[ARTICLE]:
— Start —

It was May 3, less than four months after he had been hired to coach the National Football League’s New Orleans Saints, and Ditka, standing in front of a packed conference room at a Christian men’s prayer meeting, spoke with the conviction of a preacher. It was no act.

In the months after his speech, it has become clear that Ditka, 58, is as consumed with God as he is with football.

“You must plug in daily to the only source of power that counts in our lives, and that is the Lord,” said Ditka, a Roman Catholic.

No, he hasn’t undergone a metamorphosis from cantankerous coach to choirboy. He still can be hostile, intimidating and profane. Yet, other signs reflect a spiritual transformation for Ditka since he was fired as coach of the Chicago Bears in 1992.

Consider: Ditka made one of his most important off-season decisions during a three-day Jesuit retreat, surrounded himself with spiritual men and began reading the Bible with heightened interest. In short, he centered his life on God.

Among the results are a Saints team bound in part by a shared faith, the presence of religious advisers who talk of curses and faith healing, and some players who spend as much time with the Good Book as the play book.

“Strong spiritual beliefs are essential to get through life,” Ditka said recently. “But that don’t mean we’re not going to try to kick the other guy’s ass.”


But as his team staggers through the second half of the season with a losing record (4-7 as of Nov. 19), Ditka no longer sounds like the same coach who led the Bears to victory in the 1986 Super Bowl.

“This doesn’t have to be a success in the eyes of man,” Ditka said of the prospect of a similar triumph in New Orleans. “It may be, and I believe it will be. But it doesn’t have to be …

“God put me in this situation, and maybe it’s to turn me around. I believe that’s what is happening, and I rather enjoy it.”

For more than a decade, the Saints nurtured a spiritual presence. But never, said several team officials, was that presence as strong and visible as it is now.

Every NFL team except the Oakland Raiders has a chaplain, and most teams have active Bible study groups. But the Saints go beyond the traditional bounds of Bible study and team prayer, using the services of an extended spiritual support staff.

In addition to longtime team chaplain Jim Fast, the religious retinue includes the Rev. Robert Seay, a Catholic priest from New Orleans who says he has a special gift from God to heal those suffering physically and mentally. He said he is willing to try his gifts on the Saints.


Then there is Jacob Aranza, who runs a non-denominational Christian ministry in Lafayette, La., who said he thinks New Orleans’ history of voodoo and witchcraft may have saddled the Saints.

“I honestly believe there’s been almost a curse on the team,” Aranza said.

Several team members have embraced Aranza, who leads the coaches’ weekly Bible study and counsels players. He first spoke to the team last year at the request of Fast and returned this season at the urging of Bill McCartney, the founder of Promise Keepers, the Christian men’s movement. McCartney is a former University of Colorado football coach who remains close friends with Saints defensive coordinator Zaven Yaralian, a former Colorado assistant.

But Aranza only partially credits McCartney for his role with the Saints.

“To me, it was a divine appointment,” Aranza said.

Despite some talk of curses and faith healing, the Saints’ spiritual movement is more mainstream. Between 10 and 18 players on the 53-man roster attend weekly Bible study.

According to several players, the environment has helped keep the team together in times of turmoil.

— End —

[REQUIRED TASKS]:
[1] According to the Ditka article, how many players on the Saints' 53-man roster attend weekly Bible study?
[2] Carry on the Ditka article from its final sentence.
The data is separate material, unrelated to the Ditka article.

[SUPPLIED MATERIAL]:
— Start —

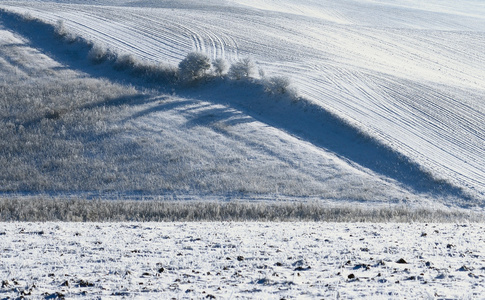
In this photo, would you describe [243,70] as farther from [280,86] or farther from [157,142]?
[157,142]

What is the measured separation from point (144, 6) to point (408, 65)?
111 feet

— End —

[ANSWERS PER TASK]:
[1] Between 10 and 18 players.

[2]
“If you’re playing with guys who have the same beliefs and feel like you do, you can weather anything,” defensive tackle Wayne Martin said.

Ditka said coaches and players are not pressured to participate in spiritual activities, but he stressed the need for more spirituality in today’s society.


“There’s more demonic behavior in our society than Satan has ever seen, maybe in the history of the world,” Ditka said. “Why? Because we’ve taken God out of everything.

“Then we have people that want to criticize the Promise Keepers. Why? It’s a good cause. It’s something to uplift the wife and the mother, and yet people say, `There’s another agenda.’ I don’t think so.

“Their only agenda is to be the best person they can be in the eyes of God. And that’s what these guys (Saints players) are doing. That’s what it’s all about.”

Ditka said he is comfortable making decisions in a spiritual setting, and that is what happened with the Saints’ quarterback situation last spring, when veteran Jim Everett and young Heath Shuler were competing for the starting job.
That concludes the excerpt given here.